All of lore.kernel.org
 help / color / mirror / Atom feed
From: Jack Steiner <steiner@sgi.com>
To: mingo@elte.hu, tglx@linutronix.de, lenb@kernel.org,
	linux-acpi@vger.kernel.org, linux-kernel@vger.kernel.org
Subject: Re: [RFC] - Mapping ACPI tables as CACHED
Date: Tue, 17 Aug 2010 10:59:39 -0500	[thread overview]
Message-ID: <20100817155939.GA4354@sgi.com> (raw)
In-Reply-To: <20100722152220.GA18290@sgi.com>

On Thu, Jul 22, 2010 at 10:22:20AM -0500, Jack Steiner wrote:
> I'd like feedback on the following performance problem &
> suggestions for a proper solution.

I did some more digging & found something I should have seen earlier.
On EFI-enabled systems (like UV), the ACPI tables are already mapped as
WB memory. This is done in the EFI function efi_enter_virtual_mode().

The E820_ACPI & E820_NVS regions will be mapped as WB memory if the BIOS
sets the WB attribute in the EFI memmap entry for the chunk of memory.

The ACPI code in acpi_os_map_memory() is not currently aware of the EFI mapping
& currently maps the memory as UC. This seems like a bug.

In order to prevent attribute aliasing, I think the ACPI mapping needs to
be consistent with the EFI mapping.  Otherwise, we will have the OS
referencing the memory as UC at the same time BIOS is referencing it as WB.

DATASET CONTENT
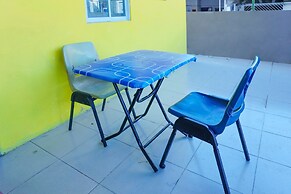 OYO 91659 City Residence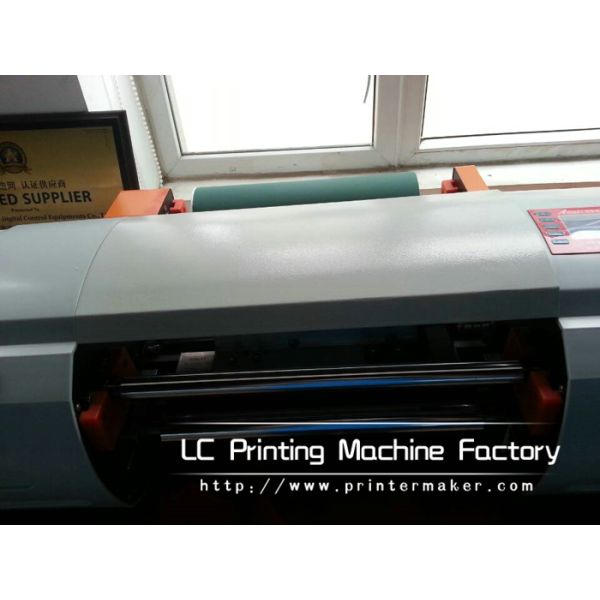 Digital Hot Foil Stamping Machine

PROBLEM DESCRIPTION
Continue the mailing-list post about mapping ACPI tables as cached, starting after its last sentence.

ANSWER TO THE EXERCISE
> 
> 
> Large SGI UV systems (3072p, 5TB) take a long time to boot. A significant
> part of the boot time is scanning ACPI tables. ACPI tables on UV systems
> are located in RAM memory that is physically attached to node 0.
> 
> User programs (ex., acpidump) read the ACPI tables by mapping them thru
> /dev/mem.  Although mmap tries to map the tables as CACHED, there are
> existing kernel UNCACHED mapping that conflict and the tables end up as
> being mapped UNCACHED.  (See the call to track_pfn_vma_new() in
> remap_pfn_range()).
> 
> Much of the access is to small fields (bytes (checksums), shorts, etc).
> Late in boot, there is significant scanning of the ACPI tables that take
> place from nodes other than zero. Since the tables are not cached, each
> reference accesses physical memory that is attached to remote nodes. These
> memory requests must cross the numalink interconnect which adds several
> hundred nsec to each access. This slows the boot process.  Access from
> node 0, although faster, is still very slow.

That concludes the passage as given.